▶ _SOURCE PASSAGE_:
As the year-end gets close I take time to examine the state of my professional and personal experiences. For fear of writing about puns and dad jokes, I will keep the personal stuff out of this. This year I look at the moments of success and validation alongside the challenges, failures and semi-disasters my team went through. But as I analyze the year one thing keeps creeping into my mind: what role does my position as a design leader play in my development as a design maker?
A background in fear 😨
As a designer, I have one big fear: moving into higher leadership and management responsibilities only to sacrifice the making aspects of design I so love. After years being an active design thinker, maker and doer—as a visual, UX and interactive designer—I’ve spent the last 5 years in more lead positions. This change in role has drastically influenced my daily process and even the things that keep me up at night. And meetings, so many meetings! With each year that passes my passion for being involved in design-making get stronger.
How do I marry my desire to make with my passion for team-building and collaboration? How can I call myself a designer if I am not continuously building artifacts that end up in customer’s hands?
To think is to design 💡
It’s quite simple, unlike the (mis)conception that design only exists in the made object or artifact, I’ve learned that design is about understanding people and making decisions as to how best to serve them, while being continuously proven wrong. In a world where consumers demand user experience excellence, a nice-looking thing is not enough to guarantee user satisfaction or business success. These things get you through the door, but then what? Here, in this gap, I started to find my new place in the design teams I work with.
Before designers get to making things that customers enjoy, the need to understand users, test ideas and plan your product vision remains. The outcomes of those activities is design. Even if research insights, roadmap plans and team ideation activities are not customer facing, each phase is a crucial part of the process of design. Being part of these activities—and driving team collaboration—has kept me engaged with user and business needs and made me feel a more complete designer than before. Getting a product experience in the market and the hands of users takes a lot of work. How have I made it happen? Not alone.
Delegate to the experts (with a soul) 👻
As a Product Team Lead at IBM Studios Austin, I work to drive a team of talented people and help define where we’re going and what needs to get done to get there. Although talent is everywhere, it frequently comes along with a big ego.

▶ _PROVIDED MATERIAL_:
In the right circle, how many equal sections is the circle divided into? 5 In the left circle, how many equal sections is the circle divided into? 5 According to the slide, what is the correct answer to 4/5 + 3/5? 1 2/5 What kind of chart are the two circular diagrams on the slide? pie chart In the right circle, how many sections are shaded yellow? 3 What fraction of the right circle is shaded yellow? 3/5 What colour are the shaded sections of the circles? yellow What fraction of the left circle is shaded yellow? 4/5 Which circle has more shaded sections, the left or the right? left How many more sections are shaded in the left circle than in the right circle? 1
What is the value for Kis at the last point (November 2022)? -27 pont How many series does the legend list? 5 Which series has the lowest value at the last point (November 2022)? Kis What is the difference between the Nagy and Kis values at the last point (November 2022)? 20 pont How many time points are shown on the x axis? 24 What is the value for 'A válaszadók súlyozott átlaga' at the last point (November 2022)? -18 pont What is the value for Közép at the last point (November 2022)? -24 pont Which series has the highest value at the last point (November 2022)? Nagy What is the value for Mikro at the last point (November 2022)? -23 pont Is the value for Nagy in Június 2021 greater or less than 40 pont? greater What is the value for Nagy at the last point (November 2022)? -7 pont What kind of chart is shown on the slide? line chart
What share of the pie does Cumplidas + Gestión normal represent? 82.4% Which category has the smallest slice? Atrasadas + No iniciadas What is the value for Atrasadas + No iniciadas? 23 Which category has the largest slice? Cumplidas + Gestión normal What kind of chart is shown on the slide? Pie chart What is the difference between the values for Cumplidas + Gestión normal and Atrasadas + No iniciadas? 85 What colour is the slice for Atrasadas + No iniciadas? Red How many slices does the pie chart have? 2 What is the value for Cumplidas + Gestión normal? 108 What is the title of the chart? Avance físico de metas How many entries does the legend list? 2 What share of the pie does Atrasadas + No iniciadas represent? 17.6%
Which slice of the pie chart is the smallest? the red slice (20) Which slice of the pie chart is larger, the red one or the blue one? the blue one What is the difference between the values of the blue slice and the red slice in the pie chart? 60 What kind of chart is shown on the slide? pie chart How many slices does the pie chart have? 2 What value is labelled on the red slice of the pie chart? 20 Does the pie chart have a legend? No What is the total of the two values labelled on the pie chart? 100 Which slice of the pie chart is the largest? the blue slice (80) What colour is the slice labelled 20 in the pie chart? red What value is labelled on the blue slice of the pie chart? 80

▶ _WHAT YOU WILL DO_:
1. What job title does the writer of the design leadership essay hold at IBM Studios Austin?
2. Continue the design leadership essay from its final sentence.

▶ _RESPONSES BY ITEM NUMBER_:
1. Product Team Lead.

2.
Finding an ego-less designer is not easy, finding multiple ones is pretty strange.
Fortunately, having four such designers on my team has made my transition from maker to delegator easier to swallow. Now I’m at the center of an energetic group that are not only experts at their own craft (i.e. making) but who care about the user and the team process we built together.
Honestly, I wouldn’t be able to manifest an idea to the level of depth and simplicity as my designers do. The quality of the work they output amazes me everyday, and instead of feeling like a lesser designer I enjoy and cherish their work. That’s why each of them is here and where their expertise comes in. Making aside, I’ve been present when obstacles are uncovered, when user feedback sparks a bright idea and when a design is validated. Being at the center of this creative activity has helped me maintain my design soul and uncovered my true role as a design lead: to liberate and facilitate.
Worry about the vision 👀
Over time after many failures and lots of help from peers/mentors I realized that a good design leader should primarily communicate a vision, build processes and facilitate collaboration. These are the things I currently design and I’m passionate about.
Today, I spend my days removing obstacles and noise from my designer’s way so they can do what they love and excel at. I’d like to think I’m the squeegee of process roadblocks.
When the opportunity for artifact-making appears then it’s a welcomed plus that I enjoy. Sketching is one of my favorite activities but more so when it’s part of a team ideation session. Since the goal is to generate possibilities and put them to the test—via critique or research—whether my sketch leads to a wireframe, a prototype or the end-product becomes of secondary importance. Instead, I focus on defining the why and when of the things my team will create, test and improve. Giving them this structure allows each designer to understand the role their artifacts play in the larger picture, making them invested in solving users pain points and driven to collaborate with one another.
Certain uncertainties ahead ❗️
At this point it’s been about two years since I made something tangible that directly went into production. Yet I’ve never felt more of a designer than I do now. In life and work, a leader’s job is to make room for others to excel. Hence planning milestones, working sessions, playbacks, sprints and releases—alongside management and engineering—are are key tasks for a design leader. This structure allows my designers to focus on the craft of making their best stuff, and it’s my job to give define that scope. Without this unified vision we’d be making things just for the sake of it.
This is the end… 🎵
As design tools becomes more refined they might take many repetitive tasks out of our hands.
Thus it’s important to consider how the designer’s role is shifting from a priority of making to one of understanding and collaborating.
My journey from sole maker to joint creator has been filled with doubts and second-guessing. But the benefits have been threefold: it’s reshaped who I am and how I work; has made me more rounded and empathetic; and has allowed me to work with others to make things that are truly unique, enjoyable, useful and beautiful.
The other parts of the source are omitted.